Efforts on to improve CM's interface with public

By Our Special Correspondent

CHENNAI March 28. A day after a couple committed suicide at the Secretariat here in full view of the police and the public, a youth from Salem today lunged towards the Chief Minister, Jayalalithaa's convoy to present a petition.

As it swerved out of the Secretariat, the youth waiting at the bus stop opposite Fort St. George threw himself on the road, creating a flutter.

However, he suffered no injuries as the convoy halted and the Chief Minister received his petition. She is said to have chided him, asking him not to resort to such dangerous steps.

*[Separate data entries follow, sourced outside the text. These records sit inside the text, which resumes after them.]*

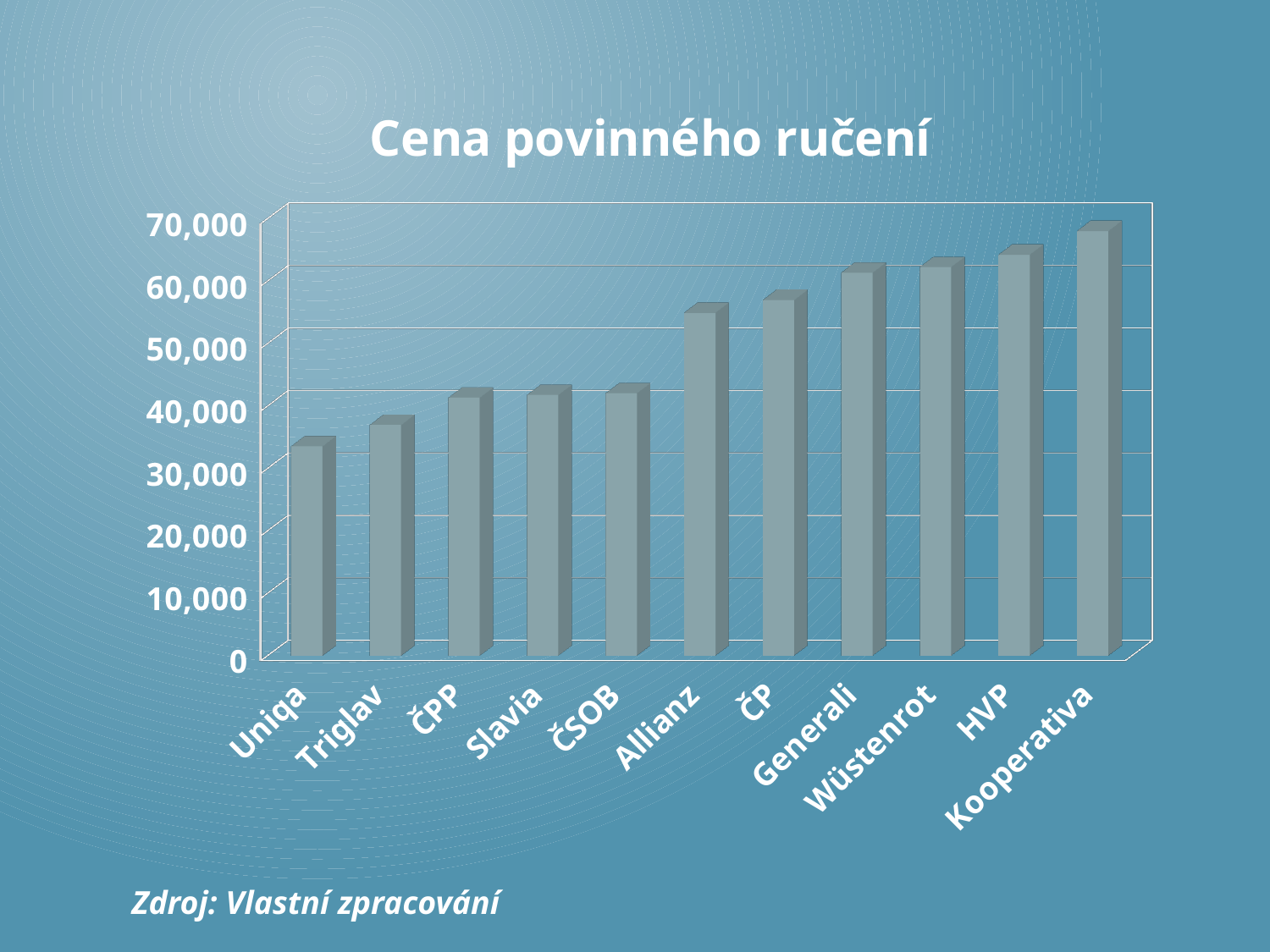
How many insurers (categories) are shown on the x axis? 11 Which insurer has the lowest value? Uniqa Which is larger, the value for Allianz or the value for Uniqa? Allianz Is the value for Allianz greater or less than 50,000? greater Is the value for ČP greater or less than 50,000? greater What kind of chart is shown on the slide? bar chart What is the title of the chart? Cena povinného ručení Do the values generally rise or fall from left to right along the x axis? rise Is the value for Kooperativa greater or less than 60,000? greater Which is larger, the value for Triglav or the value for Kooperativa? Kooperativa Which insurer has the highest value? Kooperativa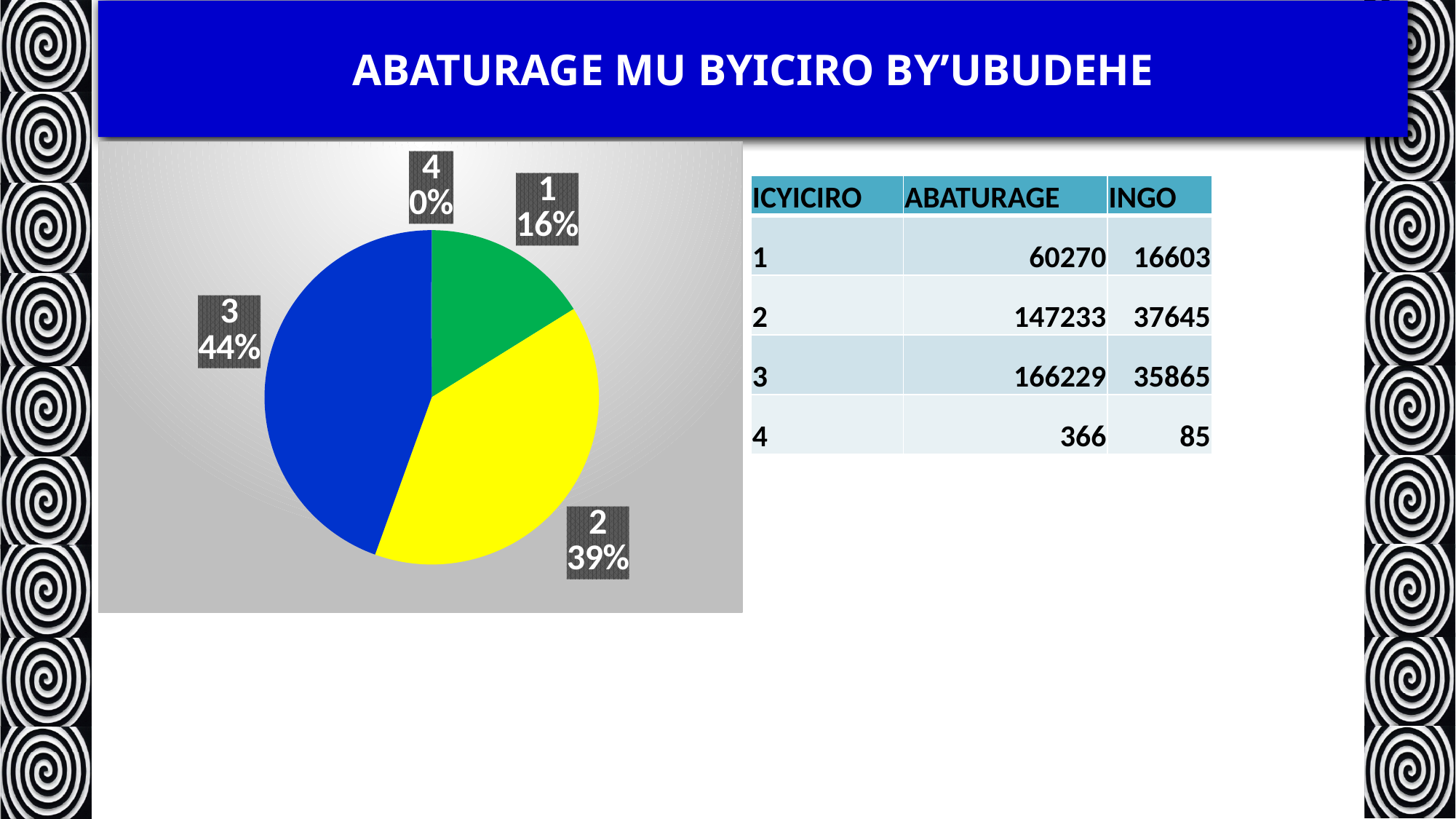
Which category has the smallest share of the pie? 4 Which category has the largest share of the pie? 3 What share of the pie does category 4 have? 0% What share of the pie does category 2 have? 39% What colour is the slice for category 3 in the pie chart? blue What is the difference in percentage points between the shares of category 3 and category 2? 5% What kind of chart is shown on the slide? pie chart What colour is the slice for category 1 in the pie chart? green What share of the pie does category 1 have? 16% Which has a larger share of the pie, category 1 or category 2? 2 How many categories are shown in the pie chart? 4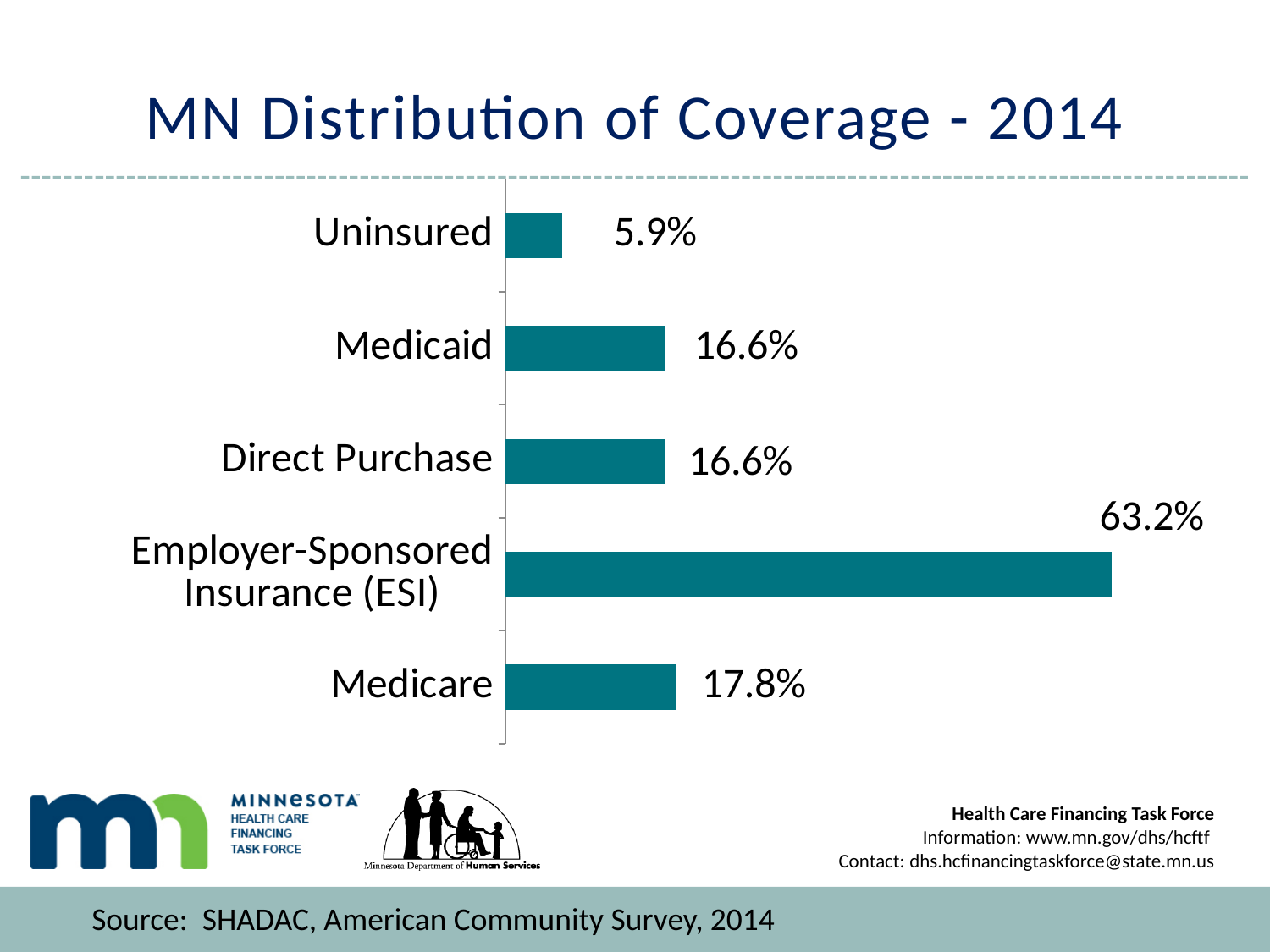
How many categories are shown in the chart? 5 What is the difference between the values for Employer-Sponsored Insurance (ESI) and Medicare? 45.4% Which category has the highest value? Employer-Sponsored Insurance (ESI) What is the difference between the values for Medicare and Uninsured? 11.9% What kind of chart is shown on the slide? Bar chart What is the title of the chart? MN Distribution of Coverage - 2014 What is the value for Employer-Sponsored Insurance (ESI)? 63.2% Which is larger, the value for Medicare or the value for Medicaid? Medicare Which category has the lowest value? Uninsured What is the value for Medicare? 17.8% What is the value for Uninsured? 5.9% What is the value for Medicaid? 16.6%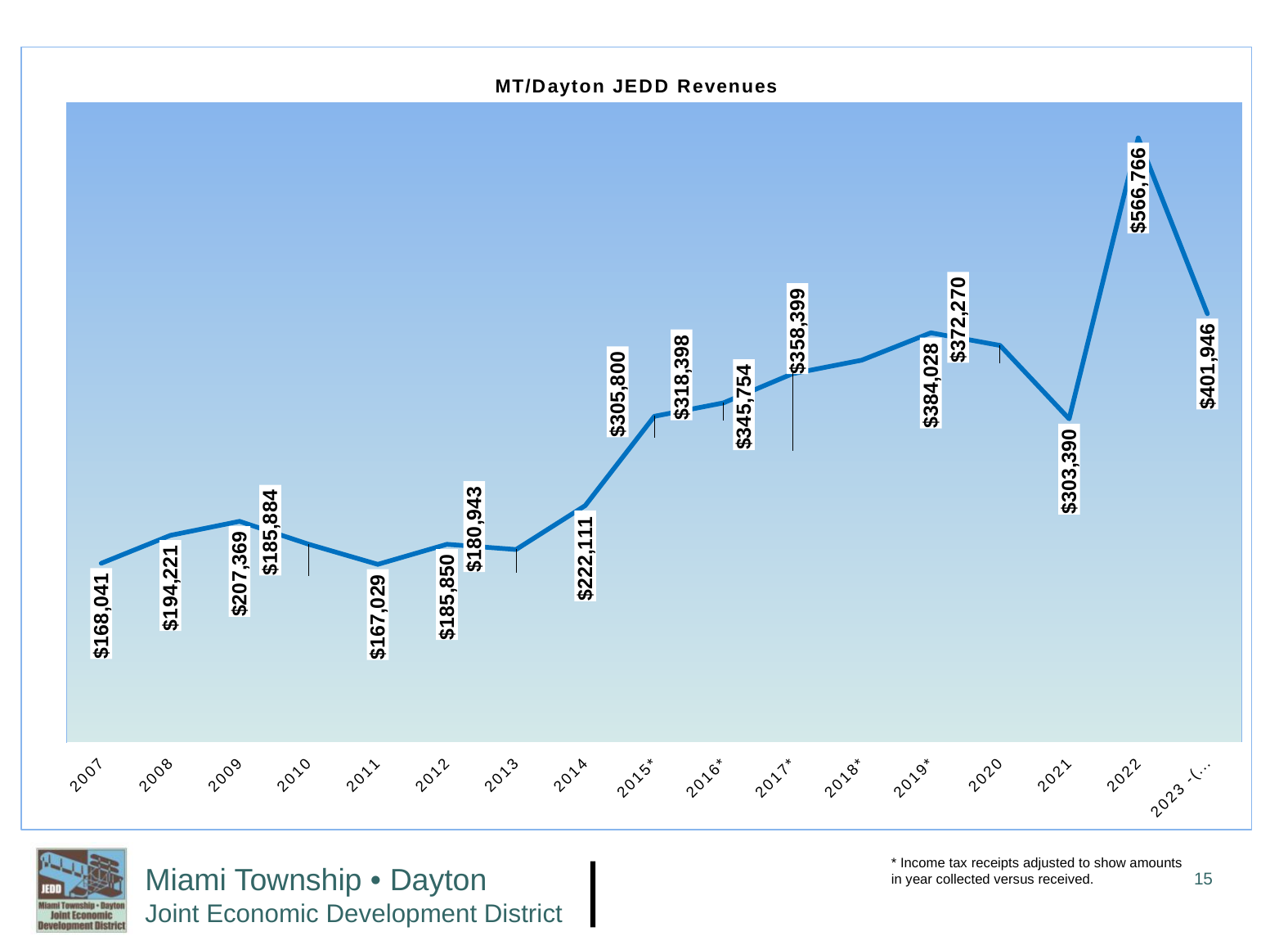
What was the MT/Dayton JEDD revenue in 2007? $168,041 Which year has the highest revenue on the chart? 2022 Which year has the lowest revenue on the chart? 2011 What was the MT/Dayton JEDD revenue in 2015*? $305,800 Do revenues rise or fall from 2019* to 2021? fall What is the title of the chart? MT/Dayton JEDD Revenues How many years (data points) are plotted on the chart? 17 What was the MT/Dayton JEDD revenue in 2021? $303,390 What is the difference between the 2022 revenue and the 2021 revenue? $263,376 What type of chart is shown on the slide? line chart Which year had higher revenue, 2019* or 2020? 2019* What was the MT/Dayton JEDD revenue in 2022? $566,766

Earlier, before leaving the Secretariat, the Chief Minister, who did not receive petitions yesterday in view of the budget presentation, personally heard the grievances of several petitioners.

Couple commit suicide

Ms. Jayalalithaa also granted Rs. 1 lakh as solatium and promised a job to the daughter of a Coimbatore couple who committed suicide allegedly because they could not hand over their petition to the Chief Minister yesterday.

According to an official release, Velu and his disabled wife, Nalini, who had come to the Secretariat to present a petition, in a sudden fit of depression, drank poison around noon.

The solatium for their daughter, Uma, would be deposited in the Tamil Nadu Power Corporation and the monthly interest given to her.

The suicide is a grim pointer to the difficulties faced by the people who arrive at the Secretariat from across the State to hand over petitions to Ms. Jayalalithaa.

After getting past the police at the entrance of the Secretariat, the people are subjected to several rounds of checks and asked to wait when they enter Fort St. George. And, they wait at least a couple of hours in the heat until she emerges, at the Secretariat portico.

Besides, the Chief Minister's special security personnel throw a ring round the petitioners. And, minutes before she arrives at or leaves the Secretariat, the officials of the Chief Minister's Cell perfunctorily receive the petitions from the crowd and put them into a large bag. It is not often that Ms. Jayalalithaa receives petitions directly.

And, on days when she is unable to receive the petitions, the Chief Minister's Special Cell lends no sympathetic ear to the petitioners.

The stifling security and the special cell do not complement the Chief Minister's practice of personally receiving petitions for a direct interface with the public, some of those who wanted to present petitions said.

When contacted, the Chief Minister's Cell Special Officer, Beela Rajesh, said efforts were being made to improve the system of receiving petitions.